## Source
Main  |  Other posts

Rails 8: A Stable `/up` Health Endpoint with One Initializer (ENV‑driven)

Aug 14, 2025

TL;DR: This post shows a stable and simple health endpoint for Rails (/up) implemented as a tiny Rack component defined inside one initializer. It reads config from ENV (deployment‑friendly), supports optional DB/Redis checks, emits JSON, and lets you choose whether failures return 503 or just mark the response as degraded. Includes cURL examples and RSpec tests.


Why another /up?

Controller‑based health checks often drag the full Rails stack into the hot path; custom middlewares can be great but are prone to autoload order issues or stale configuration. This version avoids both:

  • Single initializer → no Zeitwerk timing problems, no missing constants.
  • ENV‑driven → consistent across dev/staging/prod and easy to toggle in tests.

## Provided information
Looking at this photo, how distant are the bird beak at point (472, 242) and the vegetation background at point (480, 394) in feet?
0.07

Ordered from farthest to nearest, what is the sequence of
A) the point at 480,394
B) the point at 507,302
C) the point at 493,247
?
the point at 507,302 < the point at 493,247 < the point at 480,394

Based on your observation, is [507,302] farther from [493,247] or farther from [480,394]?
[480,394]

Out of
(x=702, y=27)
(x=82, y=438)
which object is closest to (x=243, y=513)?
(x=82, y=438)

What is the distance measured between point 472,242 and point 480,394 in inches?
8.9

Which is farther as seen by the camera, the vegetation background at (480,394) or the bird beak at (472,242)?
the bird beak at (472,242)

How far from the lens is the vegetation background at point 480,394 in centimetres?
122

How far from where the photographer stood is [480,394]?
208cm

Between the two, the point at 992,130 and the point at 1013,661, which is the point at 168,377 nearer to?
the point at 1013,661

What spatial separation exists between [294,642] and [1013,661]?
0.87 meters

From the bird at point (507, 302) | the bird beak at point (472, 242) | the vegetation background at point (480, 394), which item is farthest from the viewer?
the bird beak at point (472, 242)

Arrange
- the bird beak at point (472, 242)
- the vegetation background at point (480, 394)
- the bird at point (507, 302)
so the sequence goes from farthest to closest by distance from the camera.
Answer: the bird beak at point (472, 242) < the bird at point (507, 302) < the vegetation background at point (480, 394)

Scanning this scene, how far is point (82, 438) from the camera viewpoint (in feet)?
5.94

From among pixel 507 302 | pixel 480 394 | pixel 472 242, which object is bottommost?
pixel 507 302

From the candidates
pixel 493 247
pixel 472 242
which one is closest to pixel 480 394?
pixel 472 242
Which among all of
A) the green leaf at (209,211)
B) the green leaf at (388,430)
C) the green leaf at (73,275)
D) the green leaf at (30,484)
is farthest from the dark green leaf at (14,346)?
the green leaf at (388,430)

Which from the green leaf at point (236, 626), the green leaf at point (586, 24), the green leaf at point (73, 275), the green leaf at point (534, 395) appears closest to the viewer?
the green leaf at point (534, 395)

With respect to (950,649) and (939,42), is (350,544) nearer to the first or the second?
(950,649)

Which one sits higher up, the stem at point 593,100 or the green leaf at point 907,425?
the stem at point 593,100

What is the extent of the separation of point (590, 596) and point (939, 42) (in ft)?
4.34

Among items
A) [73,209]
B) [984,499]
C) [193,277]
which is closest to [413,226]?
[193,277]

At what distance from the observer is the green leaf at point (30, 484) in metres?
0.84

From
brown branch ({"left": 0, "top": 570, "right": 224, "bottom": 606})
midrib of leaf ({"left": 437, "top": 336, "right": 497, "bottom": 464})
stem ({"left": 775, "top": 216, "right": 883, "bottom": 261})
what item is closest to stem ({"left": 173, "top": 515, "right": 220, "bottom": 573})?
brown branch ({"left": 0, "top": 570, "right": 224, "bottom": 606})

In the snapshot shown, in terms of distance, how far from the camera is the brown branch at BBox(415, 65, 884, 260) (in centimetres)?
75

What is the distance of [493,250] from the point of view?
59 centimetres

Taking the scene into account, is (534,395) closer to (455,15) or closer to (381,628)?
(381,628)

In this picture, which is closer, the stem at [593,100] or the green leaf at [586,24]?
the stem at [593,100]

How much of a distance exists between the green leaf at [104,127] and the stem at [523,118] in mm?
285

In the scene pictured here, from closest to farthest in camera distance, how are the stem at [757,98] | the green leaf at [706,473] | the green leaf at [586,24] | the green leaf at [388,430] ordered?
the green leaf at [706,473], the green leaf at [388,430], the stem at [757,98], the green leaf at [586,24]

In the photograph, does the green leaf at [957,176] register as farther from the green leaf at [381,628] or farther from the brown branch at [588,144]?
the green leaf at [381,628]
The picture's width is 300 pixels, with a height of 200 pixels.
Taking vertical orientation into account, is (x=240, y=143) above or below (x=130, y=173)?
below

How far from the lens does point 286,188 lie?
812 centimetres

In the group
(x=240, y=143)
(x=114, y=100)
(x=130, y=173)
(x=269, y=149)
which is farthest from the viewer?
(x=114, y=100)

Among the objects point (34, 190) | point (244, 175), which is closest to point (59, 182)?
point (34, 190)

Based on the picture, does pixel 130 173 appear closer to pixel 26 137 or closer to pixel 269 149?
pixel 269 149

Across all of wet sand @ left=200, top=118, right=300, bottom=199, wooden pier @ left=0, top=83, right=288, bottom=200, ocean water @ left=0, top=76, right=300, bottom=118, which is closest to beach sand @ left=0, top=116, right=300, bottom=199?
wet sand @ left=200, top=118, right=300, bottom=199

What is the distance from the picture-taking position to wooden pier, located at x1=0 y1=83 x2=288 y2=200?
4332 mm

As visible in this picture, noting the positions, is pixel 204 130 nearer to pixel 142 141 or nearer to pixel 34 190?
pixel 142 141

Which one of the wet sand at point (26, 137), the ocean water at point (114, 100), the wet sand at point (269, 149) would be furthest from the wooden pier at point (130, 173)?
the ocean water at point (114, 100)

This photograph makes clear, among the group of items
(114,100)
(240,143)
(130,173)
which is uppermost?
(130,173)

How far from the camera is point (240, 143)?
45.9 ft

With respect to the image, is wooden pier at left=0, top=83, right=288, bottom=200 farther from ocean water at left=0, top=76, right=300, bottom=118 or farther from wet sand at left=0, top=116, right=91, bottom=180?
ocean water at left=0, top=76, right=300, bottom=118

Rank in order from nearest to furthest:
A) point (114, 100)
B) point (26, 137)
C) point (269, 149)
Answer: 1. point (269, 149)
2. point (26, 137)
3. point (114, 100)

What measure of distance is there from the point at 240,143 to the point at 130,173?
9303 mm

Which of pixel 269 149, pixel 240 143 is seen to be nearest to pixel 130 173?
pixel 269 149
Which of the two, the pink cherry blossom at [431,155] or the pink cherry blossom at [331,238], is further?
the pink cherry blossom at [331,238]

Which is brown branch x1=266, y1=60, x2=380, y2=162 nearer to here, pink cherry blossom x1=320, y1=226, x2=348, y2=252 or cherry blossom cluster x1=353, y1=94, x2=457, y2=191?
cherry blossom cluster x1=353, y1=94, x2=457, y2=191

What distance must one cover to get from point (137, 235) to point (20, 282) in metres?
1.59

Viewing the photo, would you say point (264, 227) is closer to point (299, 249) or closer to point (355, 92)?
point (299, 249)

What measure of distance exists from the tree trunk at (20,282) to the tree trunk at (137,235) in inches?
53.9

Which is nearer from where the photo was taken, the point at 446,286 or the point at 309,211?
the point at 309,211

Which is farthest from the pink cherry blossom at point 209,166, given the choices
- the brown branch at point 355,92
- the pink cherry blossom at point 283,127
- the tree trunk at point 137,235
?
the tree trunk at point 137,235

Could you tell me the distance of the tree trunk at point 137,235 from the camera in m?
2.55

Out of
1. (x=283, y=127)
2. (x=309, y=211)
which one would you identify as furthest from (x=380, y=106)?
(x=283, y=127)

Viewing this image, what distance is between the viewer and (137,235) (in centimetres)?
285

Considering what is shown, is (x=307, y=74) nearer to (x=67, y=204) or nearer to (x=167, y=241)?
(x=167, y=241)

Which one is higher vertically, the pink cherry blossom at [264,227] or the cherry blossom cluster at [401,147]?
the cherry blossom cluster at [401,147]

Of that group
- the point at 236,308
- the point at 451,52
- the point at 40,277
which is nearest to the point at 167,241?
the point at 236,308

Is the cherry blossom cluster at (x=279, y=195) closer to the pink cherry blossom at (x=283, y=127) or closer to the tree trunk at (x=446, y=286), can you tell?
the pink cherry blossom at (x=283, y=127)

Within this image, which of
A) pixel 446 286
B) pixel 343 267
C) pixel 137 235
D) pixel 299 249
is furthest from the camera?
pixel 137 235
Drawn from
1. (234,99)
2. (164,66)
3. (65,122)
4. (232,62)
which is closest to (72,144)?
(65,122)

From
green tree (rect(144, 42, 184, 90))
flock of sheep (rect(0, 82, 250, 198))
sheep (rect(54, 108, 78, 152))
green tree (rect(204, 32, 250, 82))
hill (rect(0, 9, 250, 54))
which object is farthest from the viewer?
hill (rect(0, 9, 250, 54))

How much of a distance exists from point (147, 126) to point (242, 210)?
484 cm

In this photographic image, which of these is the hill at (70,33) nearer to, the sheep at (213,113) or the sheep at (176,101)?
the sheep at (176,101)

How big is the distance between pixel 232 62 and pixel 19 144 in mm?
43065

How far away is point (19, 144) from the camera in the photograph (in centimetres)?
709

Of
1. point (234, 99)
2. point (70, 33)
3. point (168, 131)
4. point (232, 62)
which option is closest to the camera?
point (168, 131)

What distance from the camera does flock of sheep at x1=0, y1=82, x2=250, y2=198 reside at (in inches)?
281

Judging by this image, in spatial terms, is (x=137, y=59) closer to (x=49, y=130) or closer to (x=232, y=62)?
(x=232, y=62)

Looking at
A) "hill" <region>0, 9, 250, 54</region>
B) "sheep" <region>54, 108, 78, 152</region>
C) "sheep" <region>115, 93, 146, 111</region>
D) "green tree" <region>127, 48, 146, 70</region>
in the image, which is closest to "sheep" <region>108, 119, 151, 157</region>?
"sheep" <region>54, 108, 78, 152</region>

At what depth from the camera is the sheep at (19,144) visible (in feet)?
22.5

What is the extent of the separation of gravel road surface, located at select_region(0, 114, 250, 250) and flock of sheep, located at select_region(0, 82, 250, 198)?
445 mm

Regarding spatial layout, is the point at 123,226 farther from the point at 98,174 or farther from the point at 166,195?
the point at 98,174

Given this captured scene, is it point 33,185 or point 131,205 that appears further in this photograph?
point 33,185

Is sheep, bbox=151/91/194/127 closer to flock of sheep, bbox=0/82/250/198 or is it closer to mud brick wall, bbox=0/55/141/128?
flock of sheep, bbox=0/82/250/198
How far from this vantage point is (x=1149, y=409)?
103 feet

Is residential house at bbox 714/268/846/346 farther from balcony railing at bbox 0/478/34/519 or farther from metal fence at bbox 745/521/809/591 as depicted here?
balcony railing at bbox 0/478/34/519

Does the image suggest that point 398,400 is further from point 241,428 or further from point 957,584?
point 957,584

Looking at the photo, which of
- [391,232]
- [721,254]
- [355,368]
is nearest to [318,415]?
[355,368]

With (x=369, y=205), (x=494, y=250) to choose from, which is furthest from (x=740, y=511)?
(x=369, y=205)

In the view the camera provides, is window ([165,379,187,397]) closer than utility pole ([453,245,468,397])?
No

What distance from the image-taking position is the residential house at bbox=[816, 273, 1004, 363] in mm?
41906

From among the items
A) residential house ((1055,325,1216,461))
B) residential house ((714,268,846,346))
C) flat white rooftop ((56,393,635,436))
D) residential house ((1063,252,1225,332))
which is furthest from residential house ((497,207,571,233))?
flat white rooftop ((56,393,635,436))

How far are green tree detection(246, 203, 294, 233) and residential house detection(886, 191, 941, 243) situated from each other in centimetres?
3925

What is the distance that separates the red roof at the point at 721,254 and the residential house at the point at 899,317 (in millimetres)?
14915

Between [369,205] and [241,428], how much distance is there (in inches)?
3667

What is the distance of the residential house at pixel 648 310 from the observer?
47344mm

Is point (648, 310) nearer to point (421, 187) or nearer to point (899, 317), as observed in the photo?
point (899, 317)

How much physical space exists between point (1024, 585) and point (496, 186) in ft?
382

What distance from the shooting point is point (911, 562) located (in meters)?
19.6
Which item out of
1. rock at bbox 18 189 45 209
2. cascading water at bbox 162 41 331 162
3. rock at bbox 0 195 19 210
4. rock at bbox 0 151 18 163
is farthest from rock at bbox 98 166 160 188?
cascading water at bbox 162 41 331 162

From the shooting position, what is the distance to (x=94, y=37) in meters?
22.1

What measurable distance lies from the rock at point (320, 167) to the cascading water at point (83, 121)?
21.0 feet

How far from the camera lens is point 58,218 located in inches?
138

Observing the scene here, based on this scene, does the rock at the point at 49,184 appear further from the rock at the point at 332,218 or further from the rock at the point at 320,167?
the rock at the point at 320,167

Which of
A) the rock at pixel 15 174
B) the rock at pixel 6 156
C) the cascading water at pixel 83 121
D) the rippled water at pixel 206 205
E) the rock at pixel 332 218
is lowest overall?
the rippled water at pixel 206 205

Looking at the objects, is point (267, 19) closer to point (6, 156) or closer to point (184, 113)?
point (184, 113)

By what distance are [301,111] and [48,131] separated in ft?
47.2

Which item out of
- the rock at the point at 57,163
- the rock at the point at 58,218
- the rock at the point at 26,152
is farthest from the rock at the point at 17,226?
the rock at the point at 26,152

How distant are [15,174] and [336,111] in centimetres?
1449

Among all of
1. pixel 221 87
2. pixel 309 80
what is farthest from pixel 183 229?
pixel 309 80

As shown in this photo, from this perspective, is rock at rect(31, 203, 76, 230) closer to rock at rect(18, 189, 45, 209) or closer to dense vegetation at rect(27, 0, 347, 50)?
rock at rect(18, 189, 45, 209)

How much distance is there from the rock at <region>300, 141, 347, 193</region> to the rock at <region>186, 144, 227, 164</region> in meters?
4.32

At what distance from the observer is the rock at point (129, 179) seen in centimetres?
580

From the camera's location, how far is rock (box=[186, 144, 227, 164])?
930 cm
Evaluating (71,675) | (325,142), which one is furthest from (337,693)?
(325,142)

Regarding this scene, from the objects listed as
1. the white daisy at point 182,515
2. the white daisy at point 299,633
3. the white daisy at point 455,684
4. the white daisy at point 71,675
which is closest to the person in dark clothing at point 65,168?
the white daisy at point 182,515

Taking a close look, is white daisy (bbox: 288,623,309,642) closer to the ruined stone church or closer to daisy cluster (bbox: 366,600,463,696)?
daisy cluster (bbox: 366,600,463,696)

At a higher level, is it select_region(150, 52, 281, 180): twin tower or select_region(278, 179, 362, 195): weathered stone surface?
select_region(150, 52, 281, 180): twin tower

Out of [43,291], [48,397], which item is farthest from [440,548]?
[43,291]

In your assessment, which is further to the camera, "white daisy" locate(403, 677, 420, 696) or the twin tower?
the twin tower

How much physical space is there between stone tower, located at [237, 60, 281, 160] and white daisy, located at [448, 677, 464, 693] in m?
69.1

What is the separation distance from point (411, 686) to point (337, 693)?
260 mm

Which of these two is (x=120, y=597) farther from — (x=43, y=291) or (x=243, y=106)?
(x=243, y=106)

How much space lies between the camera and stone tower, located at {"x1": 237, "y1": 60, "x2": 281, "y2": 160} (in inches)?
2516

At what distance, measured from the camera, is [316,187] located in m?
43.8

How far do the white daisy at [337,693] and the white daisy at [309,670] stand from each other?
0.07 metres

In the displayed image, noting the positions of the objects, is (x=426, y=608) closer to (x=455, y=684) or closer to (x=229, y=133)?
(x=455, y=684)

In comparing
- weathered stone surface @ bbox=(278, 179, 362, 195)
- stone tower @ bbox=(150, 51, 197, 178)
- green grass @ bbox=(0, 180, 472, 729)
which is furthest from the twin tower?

## Task prompt
Please list every deployment environment that the health endpoint post names. The entries have nothing to do with the health endpoint post.

## Completed exercise
dev, staging, prod